Conceptualization of subject in Heidegger and Badiou: a search for common grounds
DOI:
https://doi.org/10.21847/1728-9343.2017.1(147).97561Keywords:
subject, Dasein, concept, ontology, man, subjectityAbstract
Heidegger and Badiou are not likely to be received as philosophical figures inheriting much in common. The only obvious ground which backs both thinkers is that of ontology as primary focus of their intellectual endeavors. However, this is divergence between their philosophies what makes an attempt to reveal some other conceptual foundations their doctrines have in common so important for a historian of the recent transformations in philosophy. The concept of subject looks as an indicator of differences between Heidegger and Badiou, since Heideggerian destruction of the metaphysics of subject is opposed by positive and affirmative indoctrination of subject developed by Badiou. Affirmative concept of the subject implies certain references to Heidegger's negative hermeneutics of the Modern subjectivity where it says about reactionary subject or dark subject. As we see Badiou skillfully attunes his conception to the profound destructivity of Heidegger's negation of subject. What these two thinkers share is certainly the need for a middle term between totality and unifying force of being and particularity and contingency of the individual human life, which would be efficient in denoting the very transition of the particular into the common. The early Heidegger of decisive Dasein can be regarded as a forerunner of the Maoist revolutionary subject of Badiou, with its prophecy of becoming a historical driving force and gathering the strength of the particular around a traumatic Event.

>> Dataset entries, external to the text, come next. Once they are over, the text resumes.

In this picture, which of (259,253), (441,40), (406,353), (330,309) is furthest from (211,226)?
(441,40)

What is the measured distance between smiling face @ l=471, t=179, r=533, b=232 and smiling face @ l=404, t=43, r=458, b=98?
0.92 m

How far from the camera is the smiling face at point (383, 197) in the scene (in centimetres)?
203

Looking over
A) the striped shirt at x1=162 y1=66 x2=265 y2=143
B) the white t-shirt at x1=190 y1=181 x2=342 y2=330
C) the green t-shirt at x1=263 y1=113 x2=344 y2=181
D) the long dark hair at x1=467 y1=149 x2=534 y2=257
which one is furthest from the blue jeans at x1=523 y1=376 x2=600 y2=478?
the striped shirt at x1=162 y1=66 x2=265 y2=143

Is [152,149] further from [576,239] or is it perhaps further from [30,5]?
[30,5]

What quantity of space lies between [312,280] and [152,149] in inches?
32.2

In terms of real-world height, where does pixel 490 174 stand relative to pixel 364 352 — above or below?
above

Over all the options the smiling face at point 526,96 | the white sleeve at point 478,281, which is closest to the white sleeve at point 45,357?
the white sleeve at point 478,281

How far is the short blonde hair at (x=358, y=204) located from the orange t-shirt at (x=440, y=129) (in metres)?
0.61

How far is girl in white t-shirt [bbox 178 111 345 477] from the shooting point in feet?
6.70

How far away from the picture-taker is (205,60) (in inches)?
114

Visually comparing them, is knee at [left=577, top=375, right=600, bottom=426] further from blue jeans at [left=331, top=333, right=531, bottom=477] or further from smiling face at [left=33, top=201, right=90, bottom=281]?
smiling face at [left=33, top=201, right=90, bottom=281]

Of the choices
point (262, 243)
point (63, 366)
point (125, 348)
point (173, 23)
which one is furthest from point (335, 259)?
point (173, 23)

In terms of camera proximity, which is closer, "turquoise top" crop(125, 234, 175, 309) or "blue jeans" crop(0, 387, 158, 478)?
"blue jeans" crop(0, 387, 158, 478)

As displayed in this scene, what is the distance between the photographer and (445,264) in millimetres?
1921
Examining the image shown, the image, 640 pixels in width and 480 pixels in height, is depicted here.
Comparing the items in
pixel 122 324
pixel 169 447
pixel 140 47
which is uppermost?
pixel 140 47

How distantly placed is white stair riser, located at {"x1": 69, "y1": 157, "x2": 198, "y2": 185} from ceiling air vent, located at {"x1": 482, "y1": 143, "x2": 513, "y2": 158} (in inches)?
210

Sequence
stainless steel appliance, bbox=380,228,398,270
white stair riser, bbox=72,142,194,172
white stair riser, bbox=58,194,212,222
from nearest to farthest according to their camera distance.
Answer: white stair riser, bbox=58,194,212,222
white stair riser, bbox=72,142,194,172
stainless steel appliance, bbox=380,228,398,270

For both Heidegger and Badiou the "movement" of truth (for Heidegger - a permanent projection of Dasein's Being in the mode of authenticity) proceeds trough a series of choices which cannot be governed by a law or "an algorithm." The indiscernible truth forces a subject to permanently find him/herself amid the "undecidable." The procedure of fidelity traverses the existent knowledge. One can scarcely know (due to a sort of epistemic technology) whether an event has taken place, one can rather bet upon its truth. For both philosophers the concept of truth is indissolubly connected with the problems of ethics (ontologically understood). Heidegger points to the "most primordial truth," which is the "truth of existence." Abiding in this truth, Dasein discloses itself to itself and discovers its ownmost potentiality-for-Being.